Every week I follow a pattern of sorts. Sometimes it gets thrown off by a day or two, but for my regular routine I write, record, prep, and publish content you may consume via the podcast, at the website, or in the newsletter that arrives in your inbox.
The Routine Drip of Content
Every week I also produce social media updates, some of which are drawn from the primary content, as I pluck themes, quotes, and images and revise them slightly for the micro-form found on Instagram, Facebook, and Twitter.
Every week, I drip these out—drip-drip-drip—an ongoing effort to encourage writers in all the places I interact with them. It’s part of my writing routine, and while the output wouldn’t blow away any competitors, I’ve seen that the regularity has proven to be sustainable and fruitful.
Prepare to Surge Ahead and Get Lots Done
Last summer I was out of the country for a month, unable to drip out content on my usual schedule.
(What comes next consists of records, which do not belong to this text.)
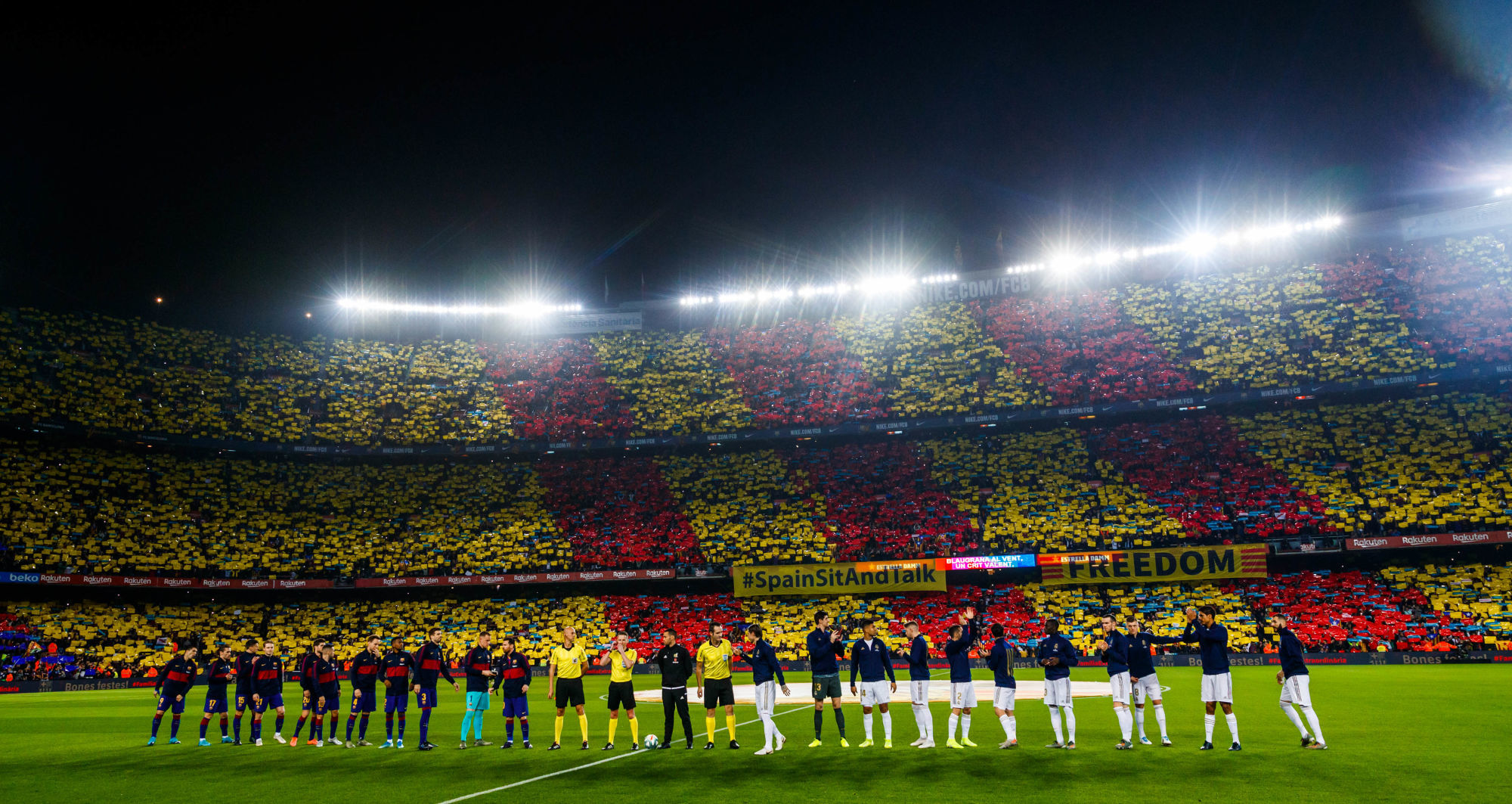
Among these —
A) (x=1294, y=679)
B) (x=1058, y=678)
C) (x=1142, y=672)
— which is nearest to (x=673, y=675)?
(x=1058, y=678)

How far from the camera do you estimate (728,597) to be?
44.7m

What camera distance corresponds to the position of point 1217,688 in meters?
13.8

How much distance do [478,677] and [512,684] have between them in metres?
0.67

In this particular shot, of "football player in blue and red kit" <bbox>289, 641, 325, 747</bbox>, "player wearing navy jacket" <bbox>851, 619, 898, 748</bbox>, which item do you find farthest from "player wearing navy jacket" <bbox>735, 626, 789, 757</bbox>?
"football player in blue and red kit" <bbox>289, 641, 325, 747</bbox>

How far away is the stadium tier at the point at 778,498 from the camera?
128 ft

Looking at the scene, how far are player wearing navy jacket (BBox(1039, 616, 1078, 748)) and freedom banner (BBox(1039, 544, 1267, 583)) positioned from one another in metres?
25.6

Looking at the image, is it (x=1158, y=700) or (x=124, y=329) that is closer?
(x=1158, y=700)

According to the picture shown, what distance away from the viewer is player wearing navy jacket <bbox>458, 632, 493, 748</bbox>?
1634 cm

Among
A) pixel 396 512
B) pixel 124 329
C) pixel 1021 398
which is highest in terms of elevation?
pixel 124 329

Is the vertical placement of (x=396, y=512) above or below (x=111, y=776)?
above

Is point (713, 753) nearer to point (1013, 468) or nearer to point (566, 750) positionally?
point (566, 750)

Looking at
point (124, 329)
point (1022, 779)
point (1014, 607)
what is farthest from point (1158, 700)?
point (124, 329)

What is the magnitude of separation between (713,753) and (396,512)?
3910cm

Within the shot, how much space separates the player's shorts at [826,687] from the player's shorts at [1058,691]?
350cm
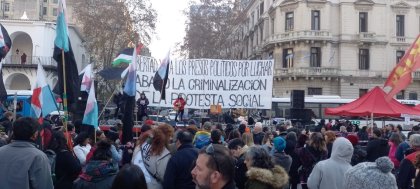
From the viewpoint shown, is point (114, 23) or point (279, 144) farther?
point (114, 23)

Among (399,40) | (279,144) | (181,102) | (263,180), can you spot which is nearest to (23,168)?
(263,180)

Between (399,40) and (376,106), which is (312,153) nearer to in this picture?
(376,106)

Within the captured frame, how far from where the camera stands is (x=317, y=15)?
46625 millimetres

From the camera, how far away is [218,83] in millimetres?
20406

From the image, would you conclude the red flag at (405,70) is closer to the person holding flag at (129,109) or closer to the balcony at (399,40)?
the person holding flag at (129,109)

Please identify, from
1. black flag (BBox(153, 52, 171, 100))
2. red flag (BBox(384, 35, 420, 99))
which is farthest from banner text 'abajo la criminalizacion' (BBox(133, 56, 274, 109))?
red flag (BBox(384, 35, 420, 99))

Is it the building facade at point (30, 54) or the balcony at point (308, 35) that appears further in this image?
the building facade at point (30, 54)

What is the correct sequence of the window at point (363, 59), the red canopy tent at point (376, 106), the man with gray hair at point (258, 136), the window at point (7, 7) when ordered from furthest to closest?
1. the window at point (7, 7)
2. the window at point (363, 59)
3. the red canopy tent at point (376, 106)
4. the man with gray hair at point (258, 136)

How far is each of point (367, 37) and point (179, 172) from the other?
4292 centimetres

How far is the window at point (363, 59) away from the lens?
4684 cm

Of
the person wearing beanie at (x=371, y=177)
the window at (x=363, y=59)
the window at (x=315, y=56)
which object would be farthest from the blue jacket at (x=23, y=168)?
the window at (x=363, y=59)

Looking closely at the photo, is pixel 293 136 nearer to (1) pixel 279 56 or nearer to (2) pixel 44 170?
(2) pixel 44 170

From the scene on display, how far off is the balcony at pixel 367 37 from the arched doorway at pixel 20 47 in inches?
1141

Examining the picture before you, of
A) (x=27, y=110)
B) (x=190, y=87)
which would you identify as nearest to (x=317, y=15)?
(x=27, y=110)
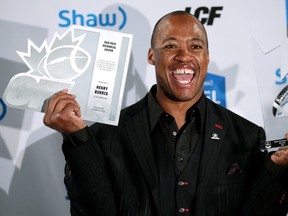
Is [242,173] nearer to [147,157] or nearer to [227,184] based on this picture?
[227,184]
I could have just told everyone I was taking a break, but I wanted to keep up. I wanted to continue sending out podcast episodes and articles and newsletters to encourage writers as they move toward their goals.
So throughout spring, in the weeks leading up to the trip, I doubled up. It felt crazy—I could never keep up that pace on a regular basis—but I produced twice the content I normally would each week. By the time I left, I’d published something each week and scheduled six additional episodes to go live while I was gone.
Having a clear goal and an unchangeable deadline kicked me into gear. I got up early; I didn’t let social media distract me. I knew this was a short burst of effort, so with a level of energy I knew was unsustainable over the long haul, I surged forward and pulled it off.
Take Advantage of Times When You Can Surge Ahead
To get beyond your current status quo—to level up—you’ll have to do something.
And most likely, you’ll have to engage with some surges of effort followed by times when content drips out a little at a time.
Manage Those Productive Seasons
To arrive at your one-year goal or your three-month goal will require you to achieve milestones along the way.
To hit those milestones, you have to push hard for awhile, neglecting housework, skipping an outing, scheduling a weekend writing retreat, waking up unnaturally early for a month.
You’d be amazed at what you can get done with a surge of focused energy. As I said, it may not be sustainable over the long run, but it can help you get through the muddy middle and crest the hill so you can arrive fast and strong at that milestone—perhaps even at the next level itself.
If you want to accumulate more Twitter followers or welcome more subscribers to your email list, you’ll need to take action. You’ll probably need to produce more projects, more content, more interaction—and to see results, you may have to do it all at once, in a compressed time frame.
That’s a surge: full-steam ahead to create as much as you can.
Surges require resources like time, energy, inspiration, money, grit, sacrifice, focus.
Keep Dripping Out Content During Times of Slowdown
But to continue reaping a harvest after the results of that busy season, you’ll also have to manage ongoing interaction and output, finding ways to drip it out—daily, weekly—so that readers and followers look forward to your ideas and messages.
Small efforts over time add up, and the steady drip of content in social media, the steady drip of daily word count all contributes toward your bigger project.
Set up daily and weekly routines to support the commitment to follow-through on the multiple smaller tasks that contribute to the cumulative effect. Your routines are the sustainable element of the program that’s moving you toward the next level.
Maybe you write 500 words a day, and then you head off to play. Dripping out that 500 words each day adds up to 2500 words if you write five days a week and 3500 if you write seven days a week. That’s the word count of a substantial essay; multiple blog posts; a magazine article, maybe two.
In two weeks of steadily dripping out 500 words, you have enough for a substantial chapter of a book.
If you write 500 words, five days a week, you’ll have 50,000 words in 20 weeks—that means in less than six months, you’d have the draft of a trade nonfiction book.
At that same pace, you’d have the draft of a 100,000-word thriller in less than a year.
That daily word count is an example of how even during a slowdown, words can literally add up.
What’s Next for You: A Season to Surge Ahead or a Time to Slow Down?
Next-level writers combine the work of dripping out content out over time, through routines, with surges of focused energy to push them to peak.
As you look at the level you’re aiming for—your goals and the milestones you need to hit along the way—what’s next?
Is it a surge to press into new audiences and raise visibility or to complete a project that’s nearly done?
Or is it a solid, sustainable routine that drips out content to reach readers and create change right now, day after day?
With planning and persistence, you can do what it takes to level up, during seasons when you can surge ahead as well as times when all you can do is drip out content a little at a time.
Maria James-Thiaw says
This is a really great series for helping me focus and narrow down my ideas. It helped me make sure that the things I spend time doing are aligned with the goals I’ve set for my writing. I’m about to Level up!
Ann Kroeker says
Maria, I’m so glad. Let me know if you launch something new or shed something old. I’d love to celebrate your clarity and progress!